Unknown Operation failed on Server1
Error - Agent disconnected
Definition: Server1 Backup
Repository: Server1 Offsite
Please check the Site Manager for further information.

That reminds me, after a SM Agent loses connection, even briefly, to the SM Server, from that point forward, all additional messages, including the final backup success/failure email message, don't show the SM Agent's Server name any longer. Where the Agent Server name would typically appear, there's a blank space.

Thanks!
By Alex - 9 July 2023 10:45 AM

uit - 7 July 2023 1:28 AM
We are loving SM 8.1!  Thanks for making it much faster!
Though, one thing that's bothering us is lots of email alert messages when an SM Agent briefly loses connection with the SM Server. Can you all throttle back the sensitivity please?

Unknown Operation failed on Server1
Error - Agent disconnected
Definition: Server1 Backup
Repository: Server1 Offsite
Please check the Site Manager for further information.

That reminds me, after a SM Agent loses connection, even briefly, to the SM Server, from that point forward, all additional messages, including the final backup success/failure email message, don't show the SM Agent's Server name any longer. Where the Agent Server name would typically appear, there's a blank space.

Thanks!

Hi,

Internally, the Site Manager Agent uses an active connection to the server - this should not break unless there are network conditions that cause the break to happen, internally the connection uses TCP timeouts and retries in order to maintain an active state.
It might be best to contact support and see if they can collect some logs for analysis so we can check what's going on. Sometimes backups (particularly with 8.1's faster speed) can saturate a client's network connection to the point that they drop the agent comms channel. Backup Definitions have a rate limit option for this, so you could try setting that to 80% of your client's network connection bandwidth and see if it helps.

For the email issue you are seeing, are you using Site Manager or the Agent Reflect to send those emails?
By uit - 9 July 2023 3:20 PM

Yes, the alerts are caused by a very brief network communication slowdown or interruption. I know this because it often happens while remote servers are backing up chewing up a good amount of the Internet connection. HOWEVER, Macrium can be less sensitive to brief interruptions. It's not transiting the backup data, so it needn't be such a stickler.  Deliberately slowing down backups is not a proper way to fix this issue.

SM sends the emails.

Reminder: After a SM Agent loses connection, even briefly, to the SM Server, from that point forward, all additional messages, including the final backup success/failure email message, don't show the SM Agent's Server name any longer. Where the Agent Server name would typically appear, there's a blank space.

Finally, the server running SM is very busy during backups, which is curious.
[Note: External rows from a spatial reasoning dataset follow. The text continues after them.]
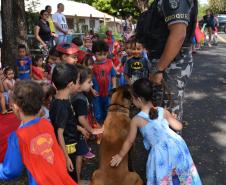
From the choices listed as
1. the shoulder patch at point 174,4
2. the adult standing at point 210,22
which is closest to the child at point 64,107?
the shoulder patch at point 174,4

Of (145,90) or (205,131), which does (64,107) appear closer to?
(145,90)

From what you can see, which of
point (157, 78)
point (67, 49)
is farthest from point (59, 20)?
point (157, 78)

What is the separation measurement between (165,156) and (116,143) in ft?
2.11

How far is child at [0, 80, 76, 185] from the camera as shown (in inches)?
81.2

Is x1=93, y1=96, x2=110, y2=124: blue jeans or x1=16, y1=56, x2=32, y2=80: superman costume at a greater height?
x1=16, y1=56, x2=32, y2=80: superman costume

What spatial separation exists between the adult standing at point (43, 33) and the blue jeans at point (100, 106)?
3.80 metres

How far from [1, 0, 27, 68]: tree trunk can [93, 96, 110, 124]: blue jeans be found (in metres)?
2.98

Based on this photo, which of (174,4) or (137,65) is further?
(137,65)

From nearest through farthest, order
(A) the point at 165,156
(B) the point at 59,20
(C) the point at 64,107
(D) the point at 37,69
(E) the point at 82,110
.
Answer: (C) the point at 64,107 < (A) the point at 165,156 < (E) the point at 82,110 < (D) the point at 37,69 < (B) the point at 59,20

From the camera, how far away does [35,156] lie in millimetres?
2129

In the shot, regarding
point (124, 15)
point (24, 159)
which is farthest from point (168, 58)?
point (124, 15)

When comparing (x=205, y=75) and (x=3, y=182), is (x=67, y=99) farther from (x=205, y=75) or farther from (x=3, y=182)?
(x=205, y=75)

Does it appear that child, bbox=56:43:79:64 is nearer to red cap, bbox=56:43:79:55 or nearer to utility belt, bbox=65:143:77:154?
red cap, bbox=56:43:79:55

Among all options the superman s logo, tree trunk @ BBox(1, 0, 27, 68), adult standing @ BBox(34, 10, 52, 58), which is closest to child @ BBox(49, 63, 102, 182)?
the superman s logo
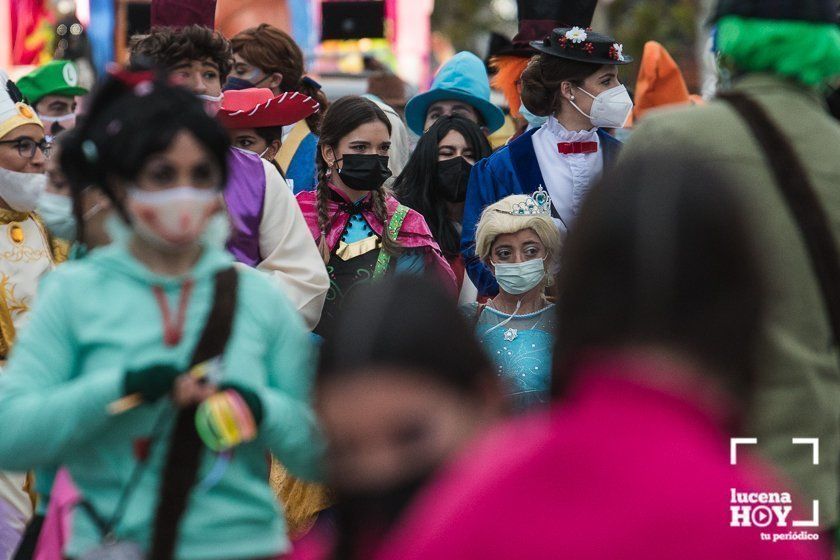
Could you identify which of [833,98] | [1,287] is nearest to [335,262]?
[1,287]

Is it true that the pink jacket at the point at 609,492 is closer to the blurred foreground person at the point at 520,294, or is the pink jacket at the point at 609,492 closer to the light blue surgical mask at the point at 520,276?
the blurred foreground person at the point at 520,294

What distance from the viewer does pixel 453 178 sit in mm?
7766

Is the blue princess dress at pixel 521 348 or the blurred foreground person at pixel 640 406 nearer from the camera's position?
the blurred foreground person at pixel 640 406

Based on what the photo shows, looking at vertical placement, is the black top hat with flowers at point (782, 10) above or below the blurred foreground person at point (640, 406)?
above

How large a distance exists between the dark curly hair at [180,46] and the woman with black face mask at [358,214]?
729 mm

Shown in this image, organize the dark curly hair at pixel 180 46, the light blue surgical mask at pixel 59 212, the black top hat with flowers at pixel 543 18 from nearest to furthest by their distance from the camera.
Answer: the light blue surgical mask at pixel 59 212
the dark curly hair at pixel 180 46
the black top hat with flowers at pixel 543 18

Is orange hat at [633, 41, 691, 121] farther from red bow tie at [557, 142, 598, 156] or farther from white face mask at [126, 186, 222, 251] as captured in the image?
white face mask at [126, 186, 222, 251]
Again, getting back to Macrium design, could it be more efficient in the way it monitors backups?  We're intending to add more Agent licenses. I'm wondering if it's going to overwhelm the server with it's incessant behavior.
By Alex - 10 July 2023 10:53 AM

A drop should only happen because of events that exceed TCP comms tolerances, which we can set - but that should only be happening in genuine disconnection cases or complete network saturation. Normally, we'd set these tolerances high to prevent network drop off, but since the number of simultaneous backups to a repo is limited, we don't want to hold up queued backups up for an Agent that has genuinely failed their connection, so we fail a bit sooner. It's possible that for your setup, these limits aren't working too well, if you talk to our support team they can gather some logs and information for the dev team to analyse. 

For the second point, the notifications should have the agent information attached - that is all done via cached data from the Site Manager server, not a reference back to the original data. It might be a bug or something else going on, so I'd ask you to contact support so we can gather logs and get a fix sorted out. 

We have some users running 500 agents to a server - things should scale fine to that level. The server is generally busy maintaining a live cache for any web sessions to view, this should be fairly constant regardless of the number of backups available.